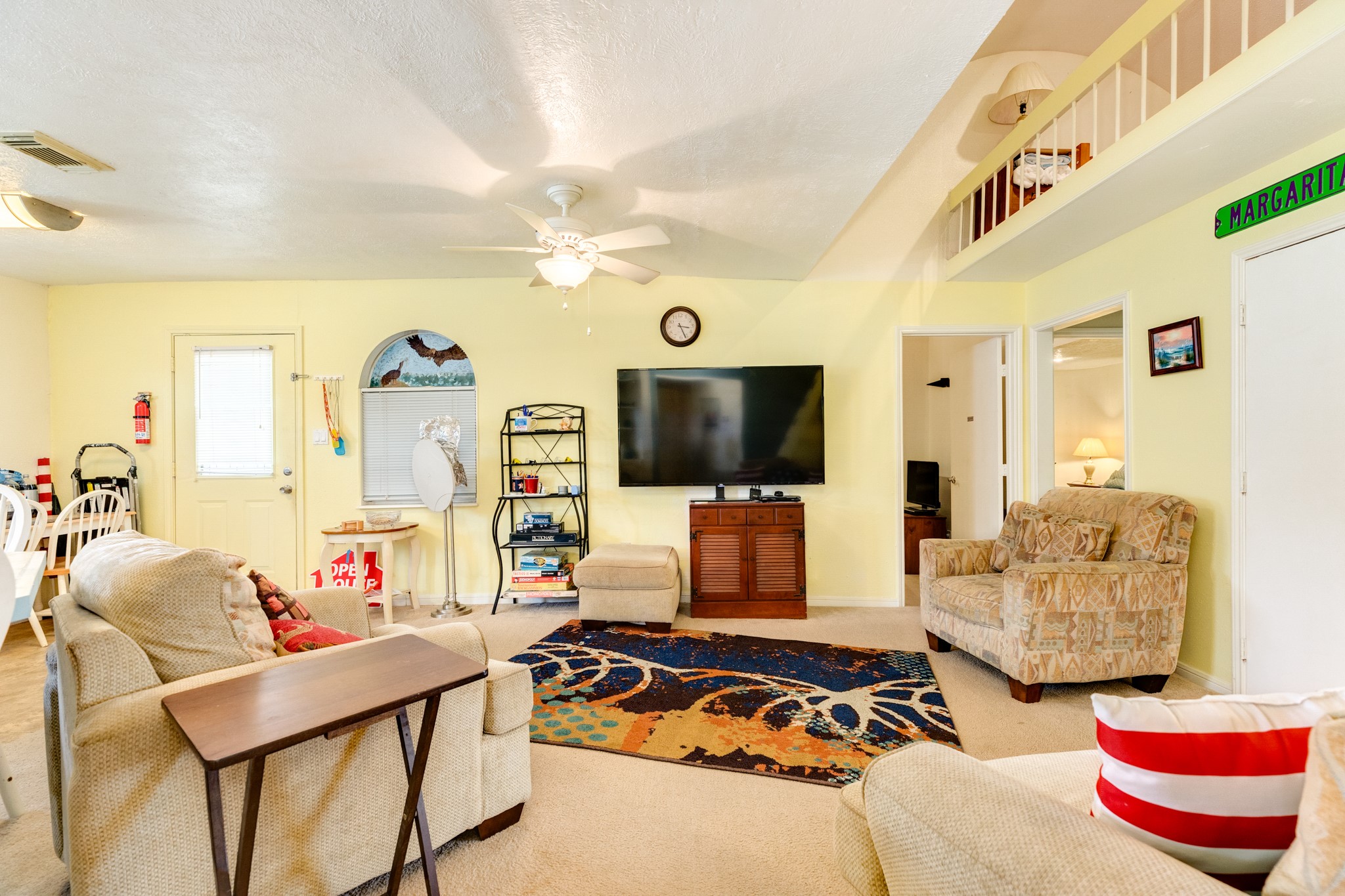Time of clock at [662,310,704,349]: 3:26
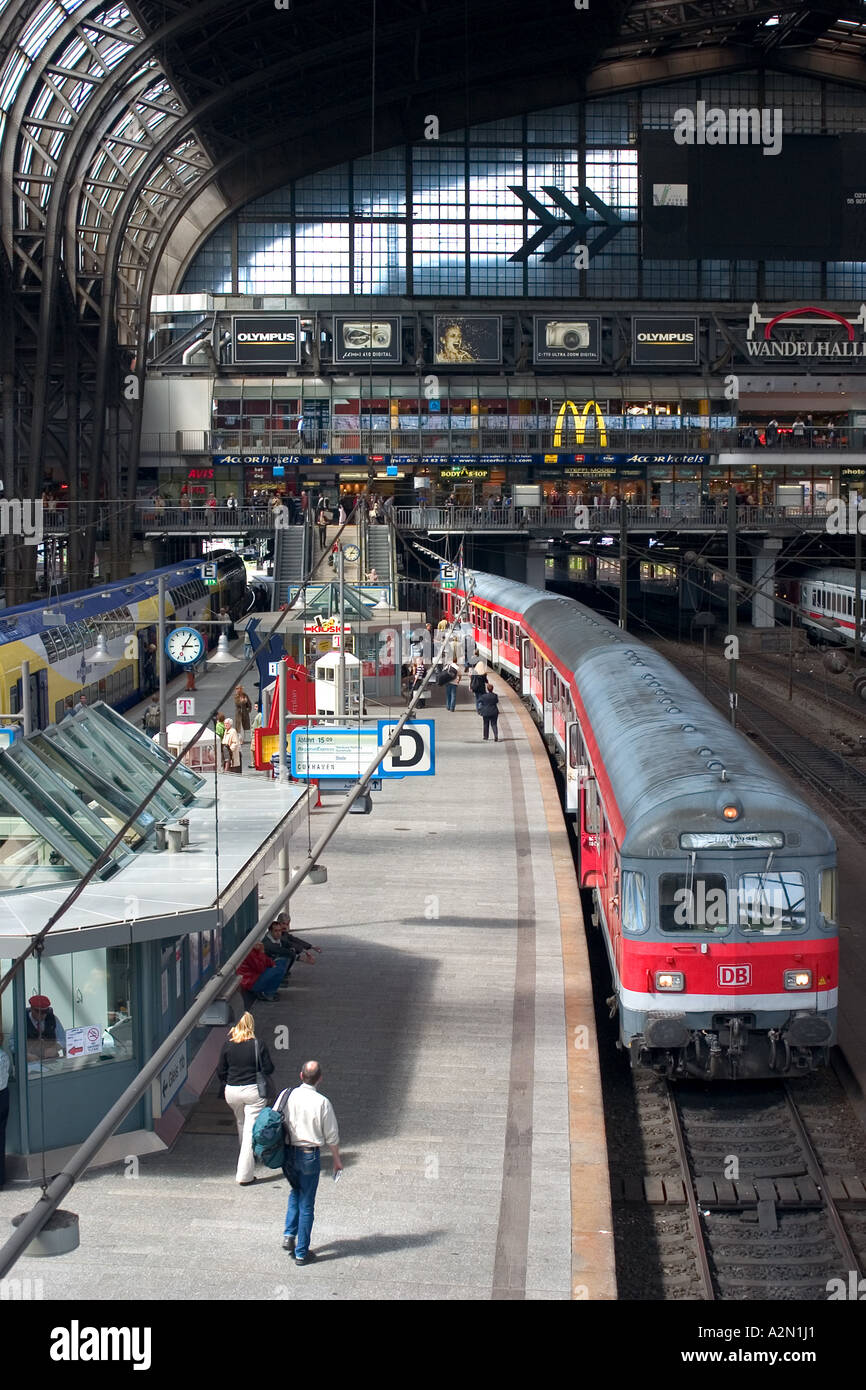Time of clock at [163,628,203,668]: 3:05
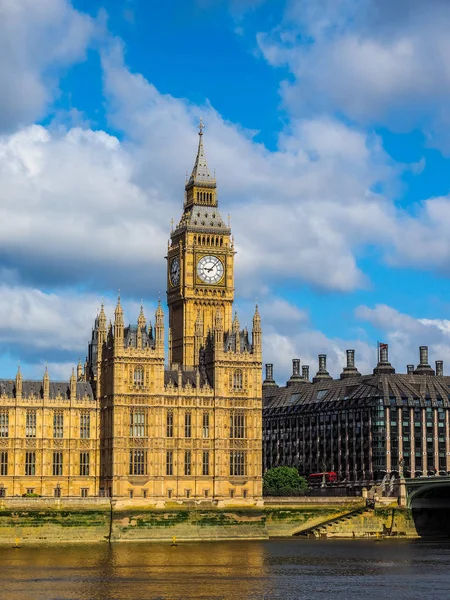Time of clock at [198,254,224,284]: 9:07
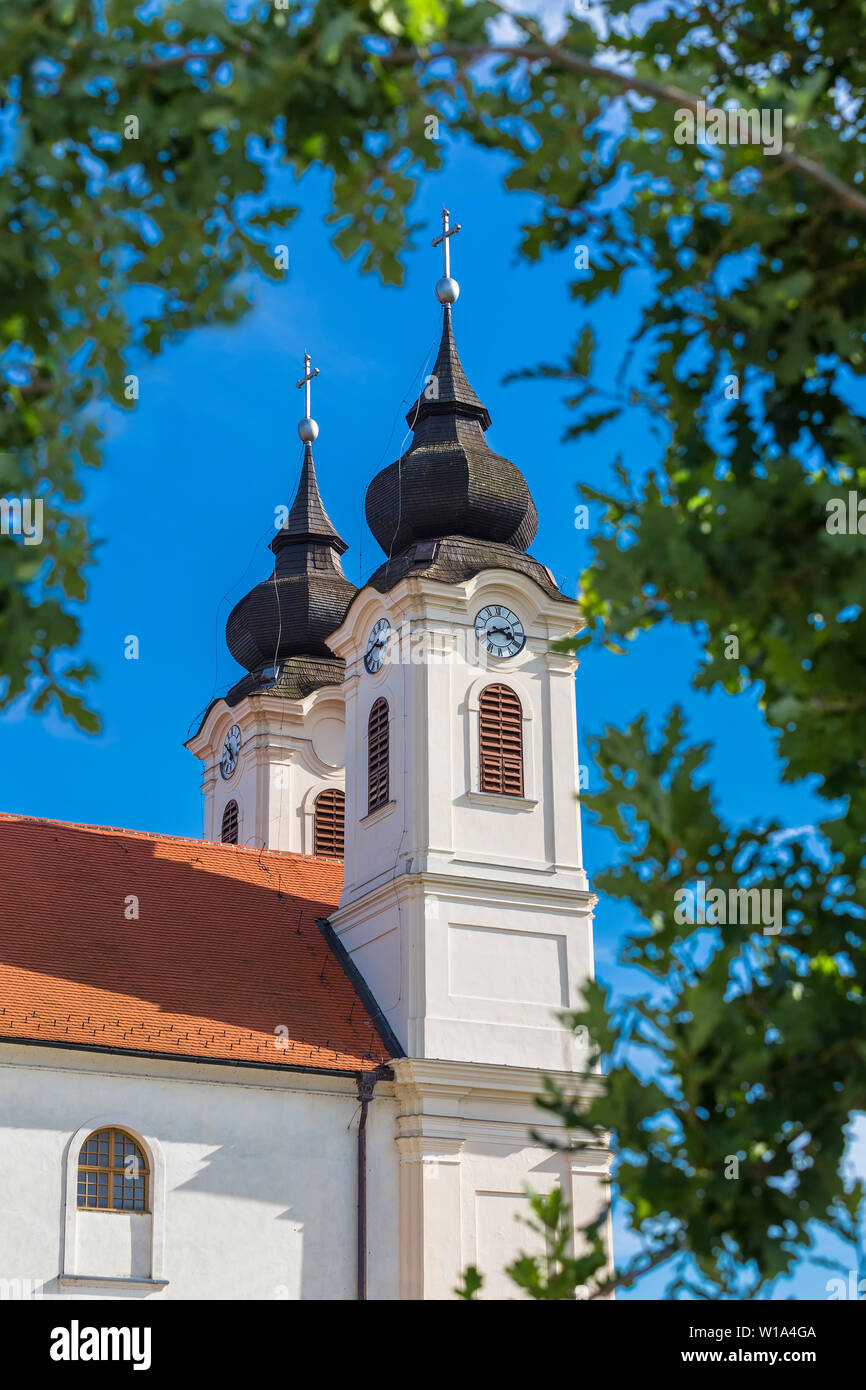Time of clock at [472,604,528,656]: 3:41
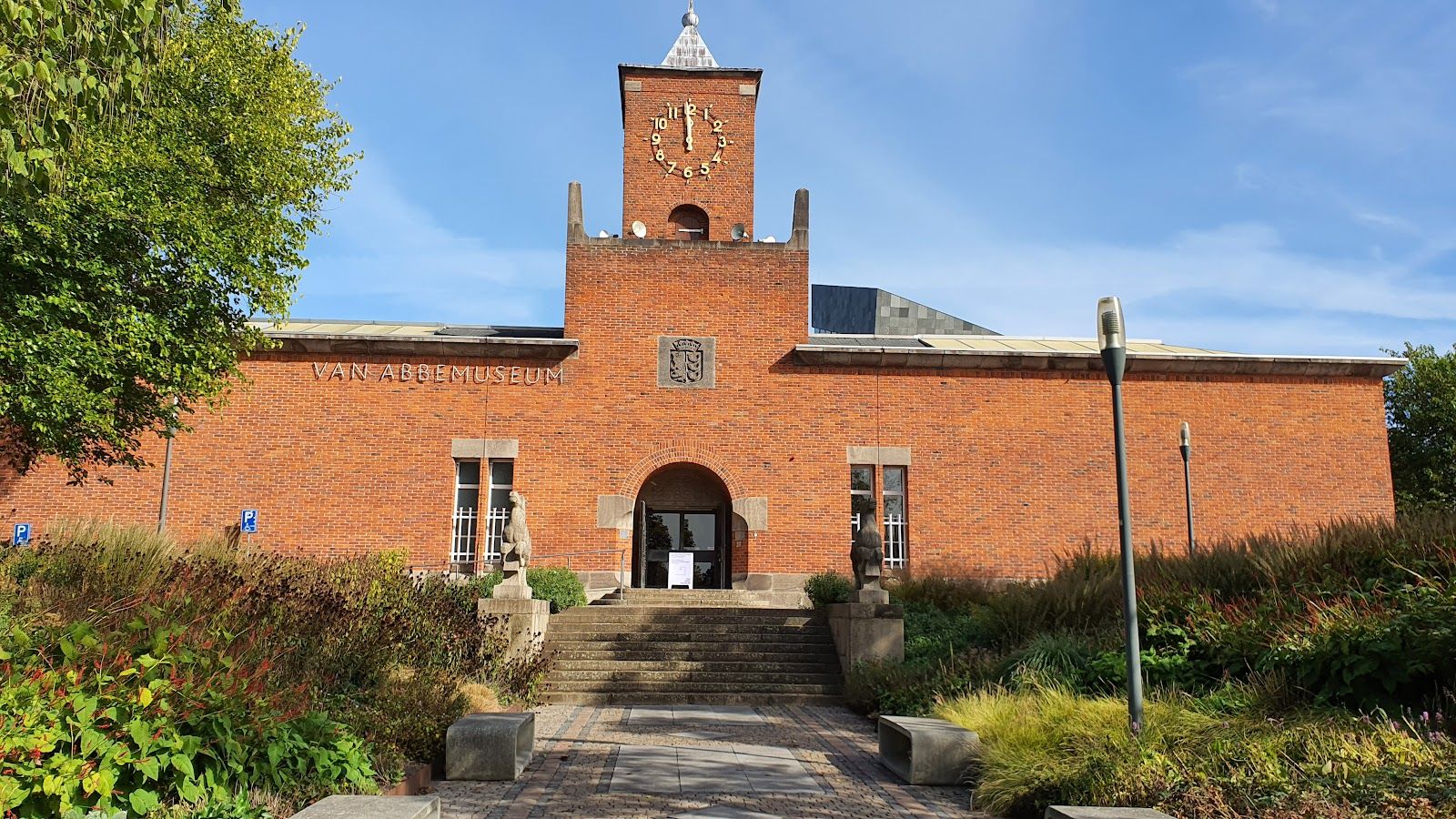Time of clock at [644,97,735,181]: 11:59
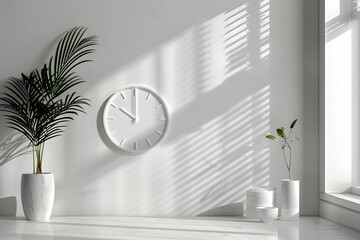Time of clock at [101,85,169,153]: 10:00
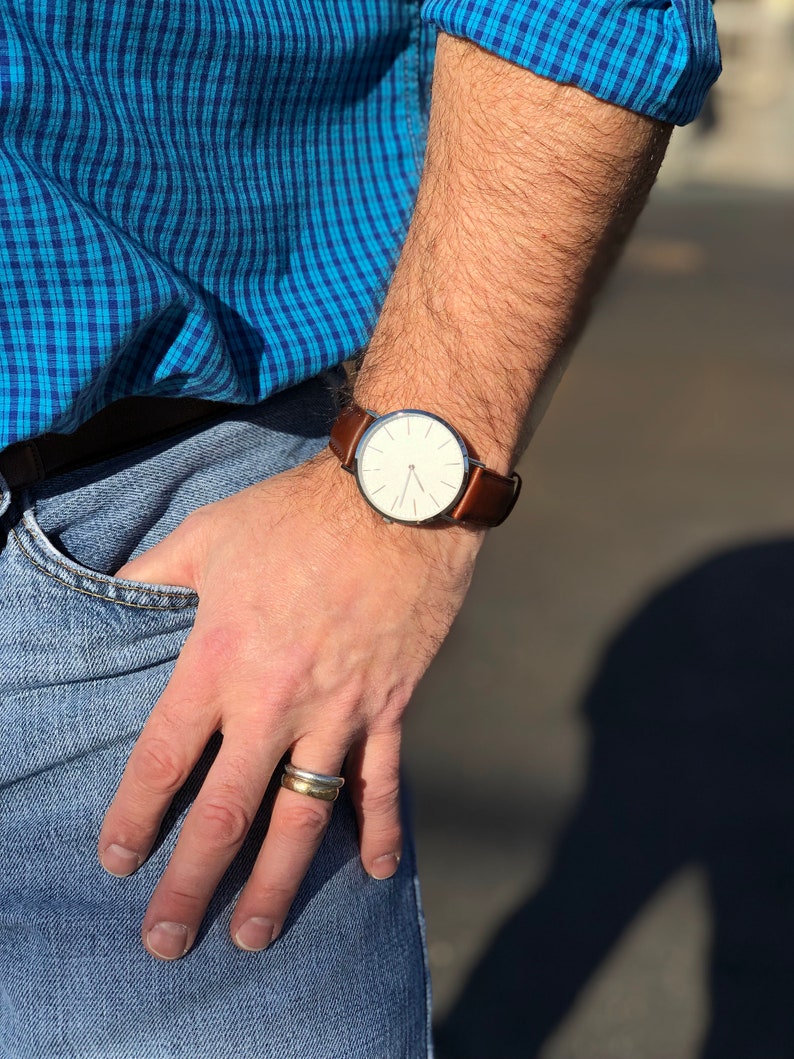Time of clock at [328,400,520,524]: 5:33
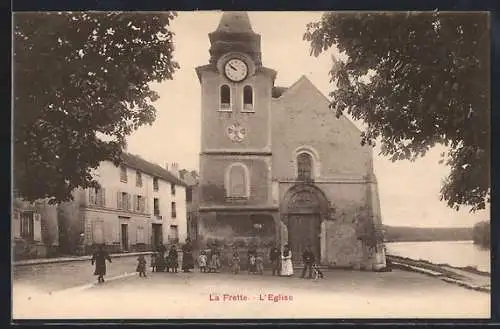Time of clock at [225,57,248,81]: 9:51
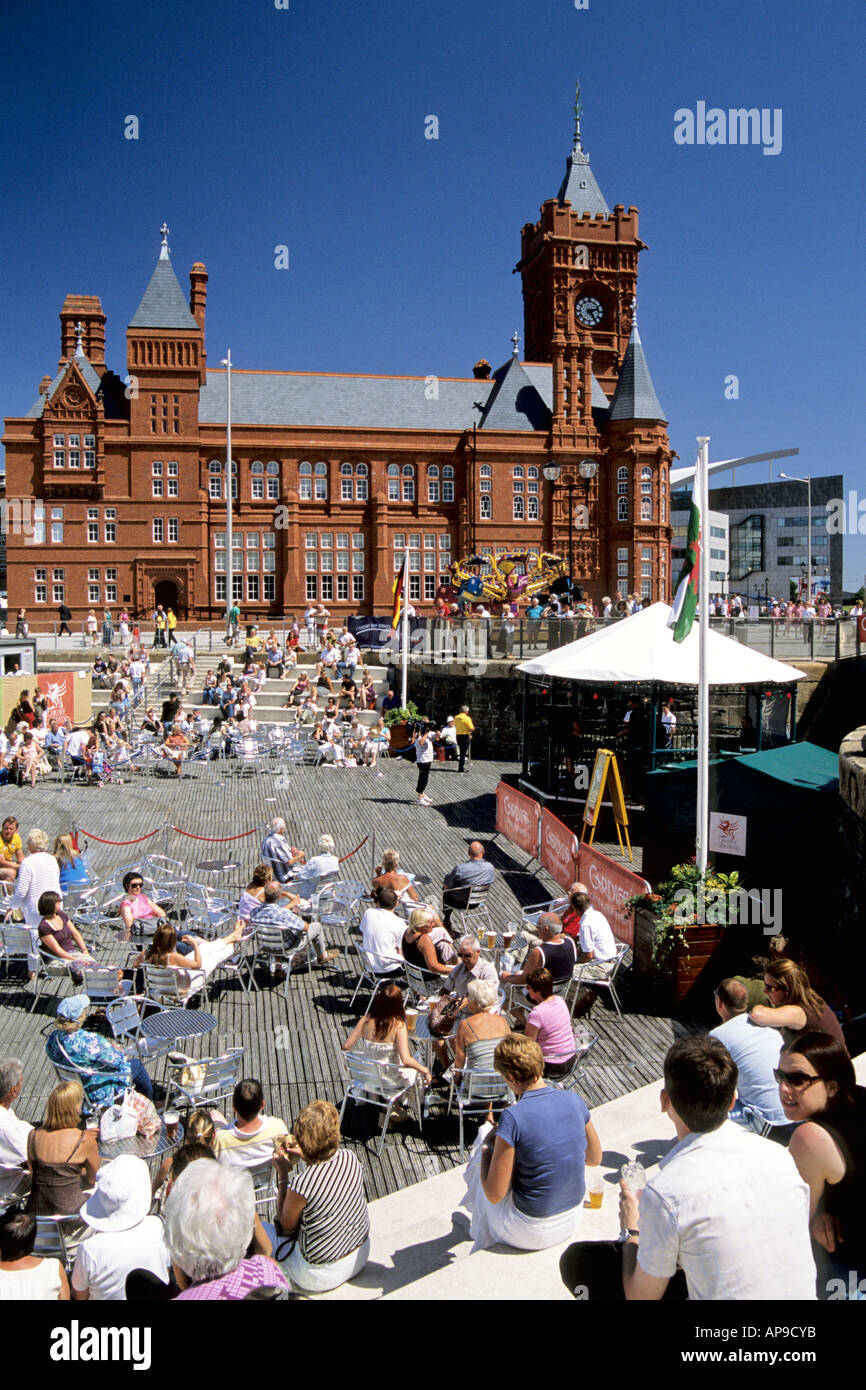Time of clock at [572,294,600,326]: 2:24
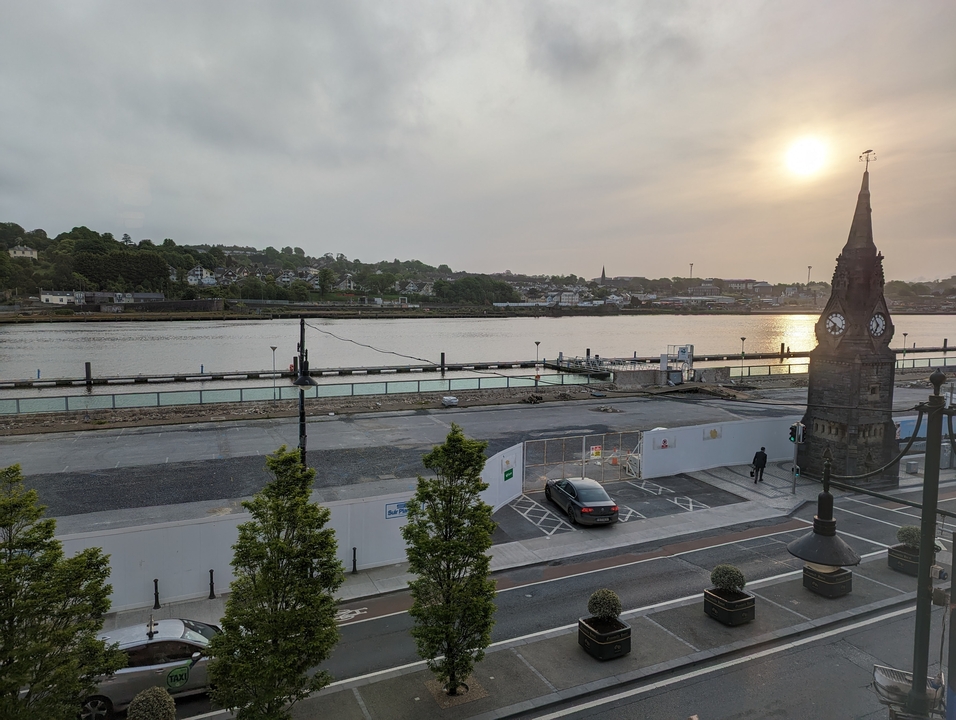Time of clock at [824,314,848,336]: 6:50
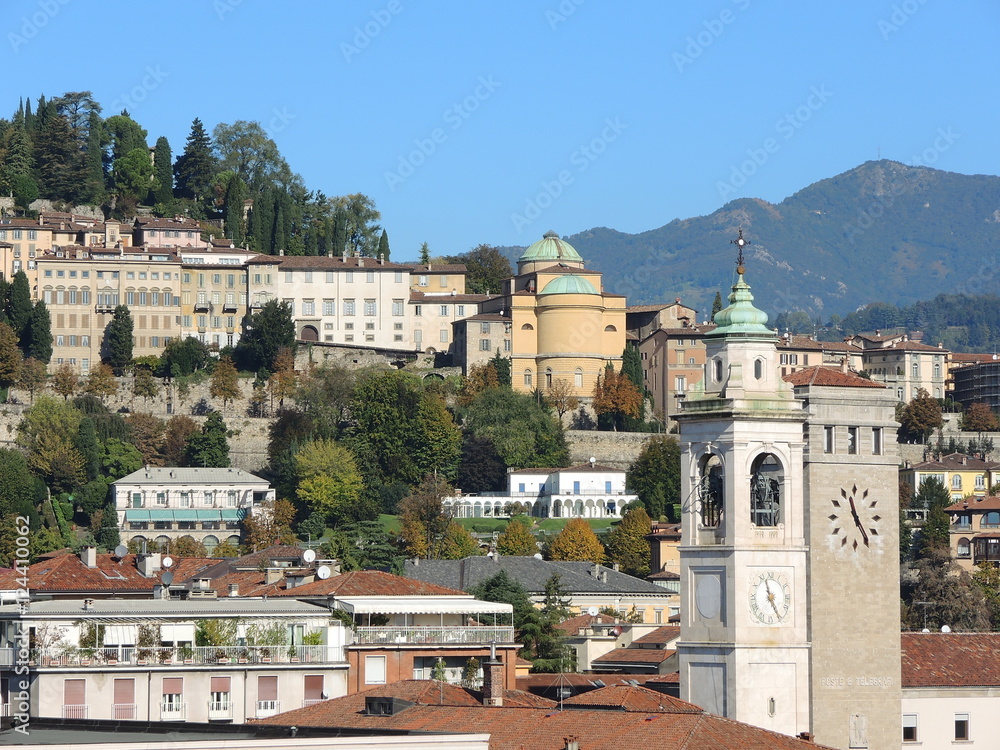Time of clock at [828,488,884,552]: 11:24
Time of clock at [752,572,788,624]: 11:25
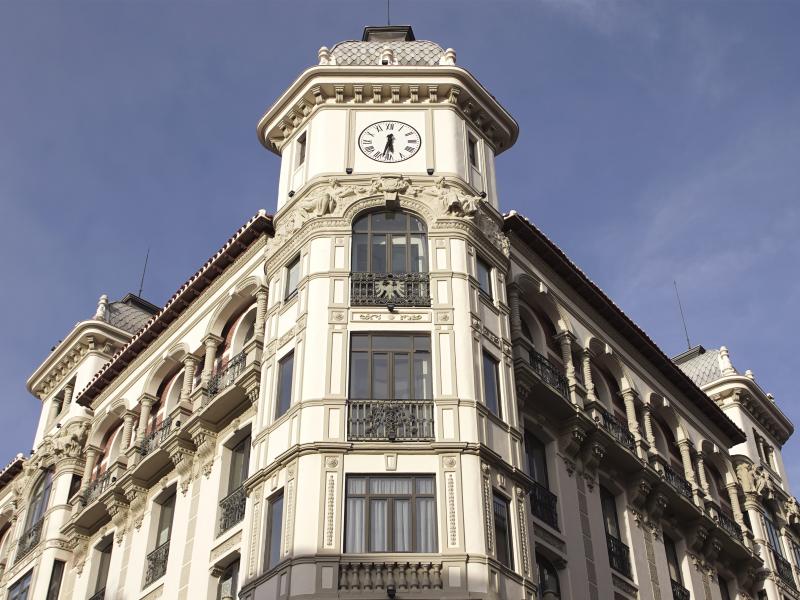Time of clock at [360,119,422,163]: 5:32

● STATED EXERCISE:
Copy every row above word for word, leaving out the pictures.

● SOLUTION BELOW:
Time of clock at [662,310,704,349]: 3:26
Time of clock at [163,628,203,668]: 3:05
Time of clock at [198,254,224,284]: 9:07
Time of clock at [472,604,528,656]: 3:41
Time of clock at [644,97,735,181]: 11:59
Time of clock at [101,85,169,153]: 10:00
Time of clock at [328,400,520,524]: 5:33
Time of clock at [225,57,248,81]: 9:51
Time of clock at [572,294,600,326]: 2:24
Time of clock at [824,314,848,336]: 6:50
Time of clock at [828,488,884,552]: 11:24
Time of clock at [752,572,788,624]: 11:25
Time of clock at [360,119,422,163]: 5:32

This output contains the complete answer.